There's times when the reality of what I've given up or had to adapt to my lifestyle . Hit me !
Today's one of them days !
I've always had friends , not lots but good friends . Most of my friends without children I have had fir years .
Before I had my daughter , I was at university working on a time consuming degree , struggling with balance a part time job and planning a wedding .
When I came home , I threw myself into a job which included working weekends , nights and evenings .
Then I went on to take a job whilst pregenant that included working 5/6 nights a week .
At work I've always got along with my work colleagues but when it came to going out for drinks or partying the night away . It just seemed I'd be studying , saving money or having to get home to my family .
So I suppose even before I became a single parent , my social life was always limited due to my commitments .
I have made so many good friends since having my daughter . And even more so since becoming a single parent !

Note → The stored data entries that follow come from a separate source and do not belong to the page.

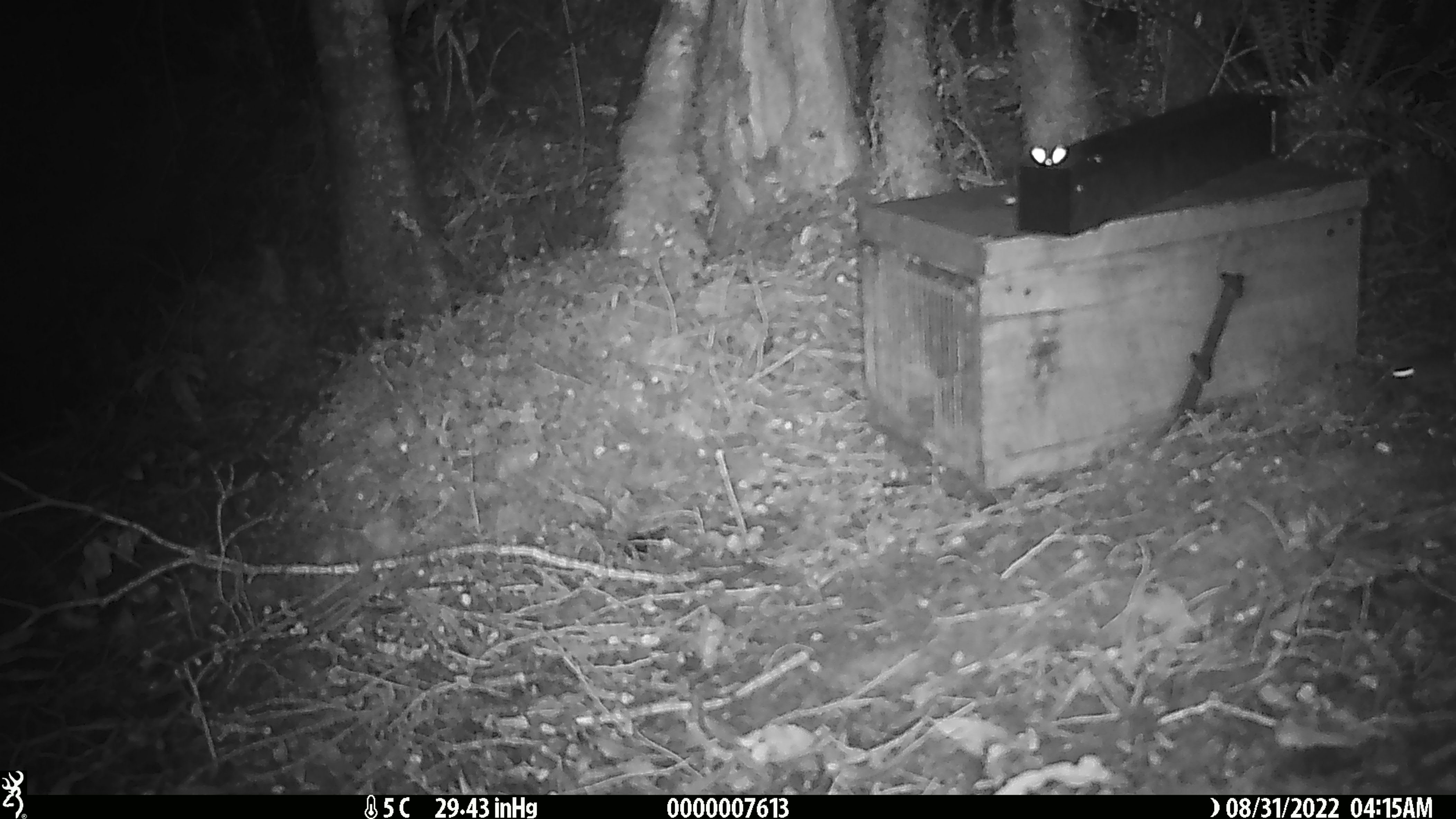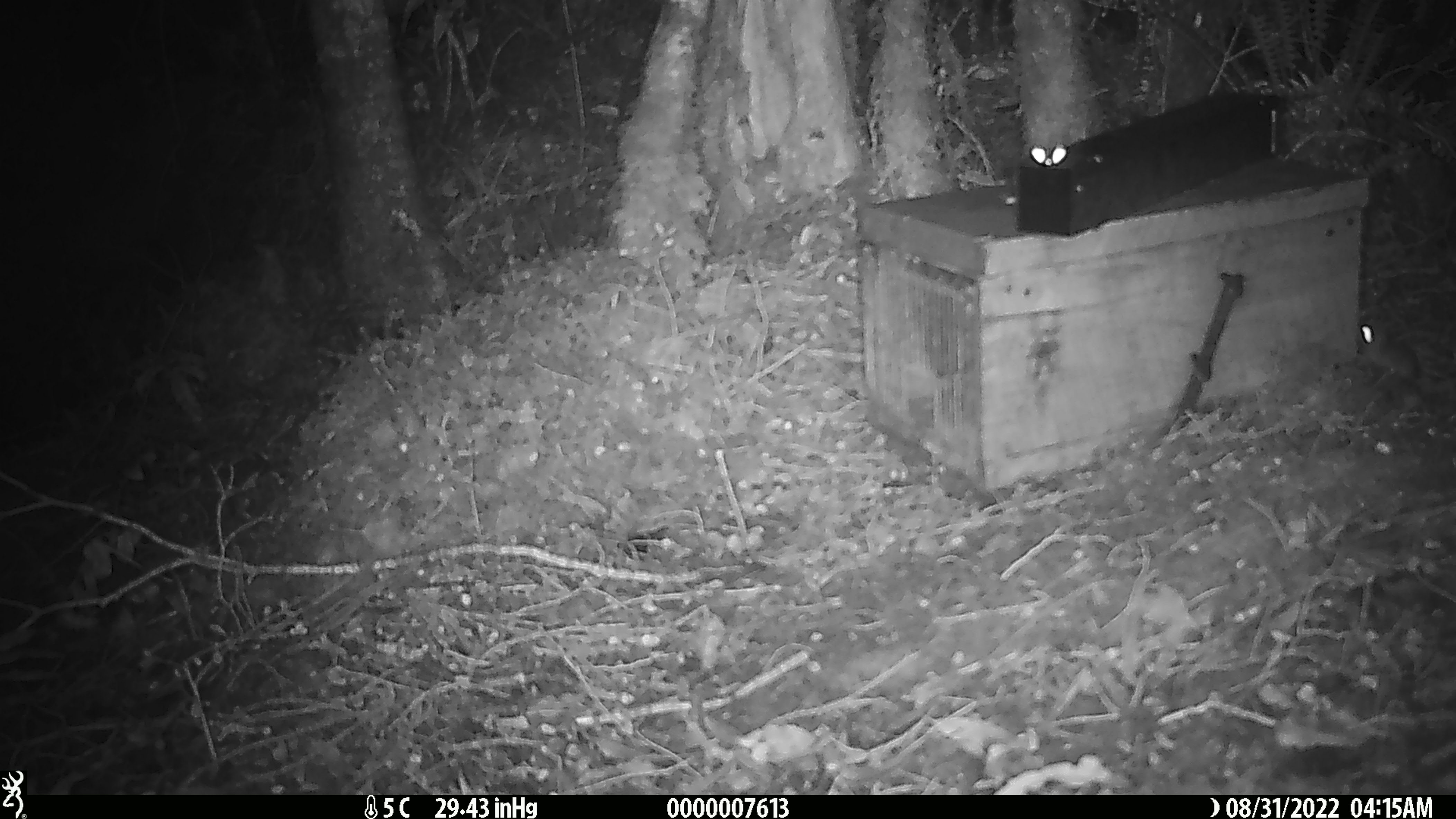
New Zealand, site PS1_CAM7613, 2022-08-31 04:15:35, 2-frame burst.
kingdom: Animalia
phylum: Chordata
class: Mammalia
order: Rodentia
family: Muridae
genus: Mus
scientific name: Mus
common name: mouse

I can fill my day times with friends and things to do ! We have a great active social life in daytimes. I love it . It suits us at this moment in time just fine ! Perfect even .
So on that rare occasion when I'm child free of an evening . I try and make plans and be busy .
When them plans change or get cancelled I always feel a but Lonley .
I love the idea of starting a exercise class but can't commit regularly . But I think tommorow I will go for a run or go swimming . Some adult time .
When I look at it I'm happy that are daytimes ate full , I also under stand that this time is just a phrase and I will in time get my social life back !!